A Stadium for the People
August 15, 2003
The Hubert H. Humphrey Metrodome in Minneapolis is one of the only metropolitan stadiums in the United States run for the benefit of the public, not the teams who play there, says the Wall Street Journal.
When the Metrodome was first proposed in the late 1970s, residents supported the idea but wanted taxpayers costs kept to a minimum. A short-lived hotel and entertainment tax ended two years after the stadium opened, and no tax subsidy has been used to finance the Metrodome since:
- The construction debt on the Metrodome, which cost $88.5 million to build, was repaid by 1998, mostly with money from the sale of the land where the city's former Metropolitan Stadium stood before being demolished.
- The Metrodome costs only about $12 million annually to run.
- The Minnesota Vikings, for example, only receive 10 percent of the gross concession sales -- the worst deal in the National Football League.
- The Metropolitan Sports Facilities Commission gets the rest to run the stadium.
Critics say that although taxpayers got a good deal on the Metrodome, the stadium is now largely out-of-date and three teams -- the Twins, the Vikings, and the University of Minnesota's football team -- want new facilities.

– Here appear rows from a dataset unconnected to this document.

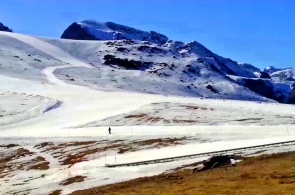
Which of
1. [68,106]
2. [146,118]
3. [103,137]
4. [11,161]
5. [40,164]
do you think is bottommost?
[40,164]

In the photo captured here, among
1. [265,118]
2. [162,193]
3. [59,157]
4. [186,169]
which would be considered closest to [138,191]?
[162,193]

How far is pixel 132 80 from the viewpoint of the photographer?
163625 mm

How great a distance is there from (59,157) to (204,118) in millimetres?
26575

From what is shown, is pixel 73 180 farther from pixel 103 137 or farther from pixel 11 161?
pixel 103 137

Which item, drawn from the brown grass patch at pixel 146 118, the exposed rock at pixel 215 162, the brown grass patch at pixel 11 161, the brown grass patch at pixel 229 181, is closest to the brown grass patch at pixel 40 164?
the brown grass patch at pixel 11 161

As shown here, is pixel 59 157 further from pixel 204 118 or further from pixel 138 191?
pixel 204 118

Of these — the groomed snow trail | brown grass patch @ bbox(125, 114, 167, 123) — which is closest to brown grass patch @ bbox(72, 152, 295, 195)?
the groomed snow trail

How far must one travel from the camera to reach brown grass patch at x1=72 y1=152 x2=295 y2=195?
79.8ft

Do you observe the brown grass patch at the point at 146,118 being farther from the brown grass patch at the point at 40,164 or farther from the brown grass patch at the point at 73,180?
the brown grass patch at the point at 73,180

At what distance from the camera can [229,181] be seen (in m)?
26.5

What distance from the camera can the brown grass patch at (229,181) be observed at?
24.3 m

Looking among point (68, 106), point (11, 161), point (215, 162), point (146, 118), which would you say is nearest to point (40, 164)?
point (11, 161)

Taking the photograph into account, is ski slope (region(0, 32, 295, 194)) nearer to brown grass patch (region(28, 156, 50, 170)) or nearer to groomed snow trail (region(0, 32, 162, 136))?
groomed snow trail (region(0, 32, 162, 136))

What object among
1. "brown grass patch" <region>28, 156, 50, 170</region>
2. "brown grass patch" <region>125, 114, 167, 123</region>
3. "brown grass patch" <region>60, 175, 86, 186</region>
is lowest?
"brown grass patch" <region>60, 175, 86, 186</region>
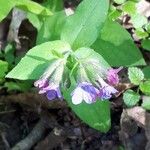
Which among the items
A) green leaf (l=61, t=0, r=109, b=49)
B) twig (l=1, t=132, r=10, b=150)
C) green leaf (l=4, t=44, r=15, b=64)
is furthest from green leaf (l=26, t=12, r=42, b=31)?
twig (l=1, t=132, r=10, b=150)

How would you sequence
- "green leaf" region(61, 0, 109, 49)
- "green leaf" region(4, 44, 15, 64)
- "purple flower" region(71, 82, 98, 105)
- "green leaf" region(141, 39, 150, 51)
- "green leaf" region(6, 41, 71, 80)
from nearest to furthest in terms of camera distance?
"purple flower" region(71, 82, 98, 105), "green leaf" region(6, 41, 71, 80), "green leaf" region(61, 0, 109, 49), "green leaf" region(141, 39, 150, 51), "green leaf" region(4, 44, 15, 64)

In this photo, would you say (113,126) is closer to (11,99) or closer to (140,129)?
(140,129)

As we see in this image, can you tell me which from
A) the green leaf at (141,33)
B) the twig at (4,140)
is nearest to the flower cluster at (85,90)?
the green leaf at (141,33)

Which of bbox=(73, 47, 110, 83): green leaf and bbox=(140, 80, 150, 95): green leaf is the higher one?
bbox=(73, 47, 110, 83): green leaf

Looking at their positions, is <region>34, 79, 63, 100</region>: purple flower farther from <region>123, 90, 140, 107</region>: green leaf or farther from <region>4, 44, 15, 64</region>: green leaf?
<region>4, 44, 15, 64</region>: green leaf

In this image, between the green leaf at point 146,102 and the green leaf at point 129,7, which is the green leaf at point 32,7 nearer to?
the green leaf at point 129,7

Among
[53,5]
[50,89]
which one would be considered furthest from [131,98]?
[53,5]

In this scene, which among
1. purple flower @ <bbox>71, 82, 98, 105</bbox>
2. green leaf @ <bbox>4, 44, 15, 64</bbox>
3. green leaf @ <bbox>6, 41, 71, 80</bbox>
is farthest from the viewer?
green leaf @ <bbox>4, 44, 15, 64</bbox>
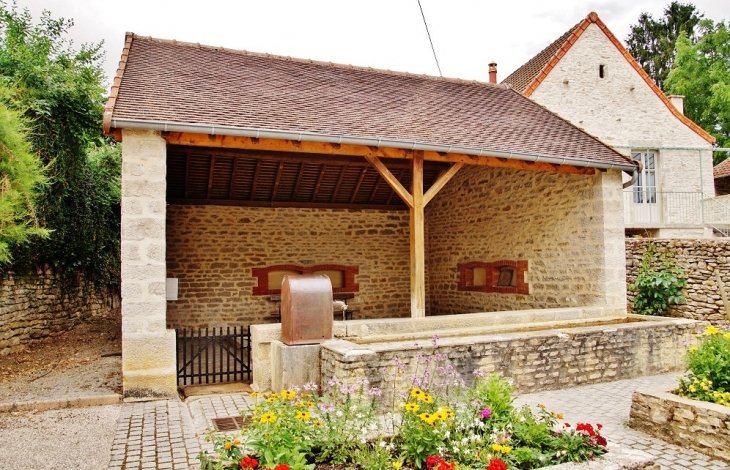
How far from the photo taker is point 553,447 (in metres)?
3.12

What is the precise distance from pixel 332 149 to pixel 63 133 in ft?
16.9

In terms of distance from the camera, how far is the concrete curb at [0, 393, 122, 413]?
4.84 meters

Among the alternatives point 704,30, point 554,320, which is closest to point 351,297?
point 554,320

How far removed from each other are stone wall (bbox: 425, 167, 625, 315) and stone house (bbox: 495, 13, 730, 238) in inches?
160

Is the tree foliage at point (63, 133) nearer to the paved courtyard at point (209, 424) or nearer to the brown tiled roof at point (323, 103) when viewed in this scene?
the brown tiled roof at point (323, 103)

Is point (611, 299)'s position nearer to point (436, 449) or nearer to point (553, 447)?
point (553, 447)

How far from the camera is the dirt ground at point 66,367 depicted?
18.0 ft

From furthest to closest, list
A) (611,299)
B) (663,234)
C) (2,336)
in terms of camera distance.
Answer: (663,234) → (611,299) → (2,336)

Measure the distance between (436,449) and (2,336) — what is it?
21.5ft

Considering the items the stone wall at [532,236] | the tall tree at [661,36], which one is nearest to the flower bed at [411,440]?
the stone wall at [532,236]

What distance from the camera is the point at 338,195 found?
1056 centimetres

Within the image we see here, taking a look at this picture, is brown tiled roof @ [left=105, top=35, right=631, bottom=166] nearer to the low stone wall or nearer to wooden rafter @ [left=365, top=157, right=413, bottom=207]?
wooden rafter @ [left=365, top=157, right=413, bottom=207]

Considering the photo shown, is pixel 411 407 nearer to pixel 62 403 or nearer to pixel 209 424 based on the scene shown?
pixel 209 424

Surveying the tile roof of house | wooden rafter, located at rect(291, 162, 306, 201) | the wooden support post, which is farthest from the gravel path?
the tile roof of house
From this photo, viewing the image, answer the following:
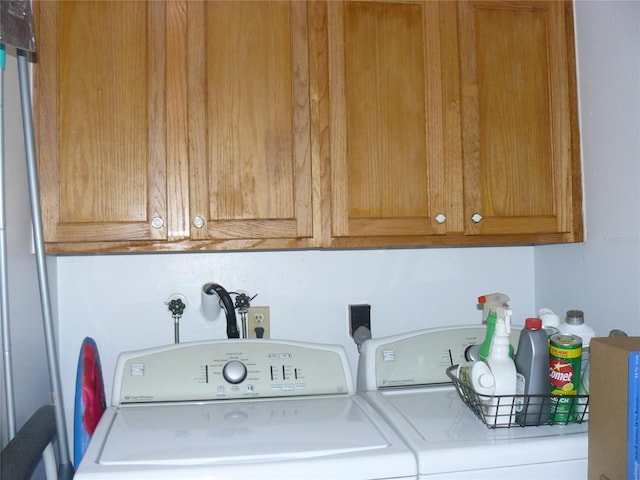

The "fiscally conservative" Metrodome model is quickly being eclipsed by the current model of financing construction of new stadiums through tax revenue and other public sources, allowing teams to take in the revenue from the facility.
One possible alternative was proposed in a 2002 "stadium bill" that the Minnesota legislature passed: a new Twins ballpark financed by " team contributions" and local taxes.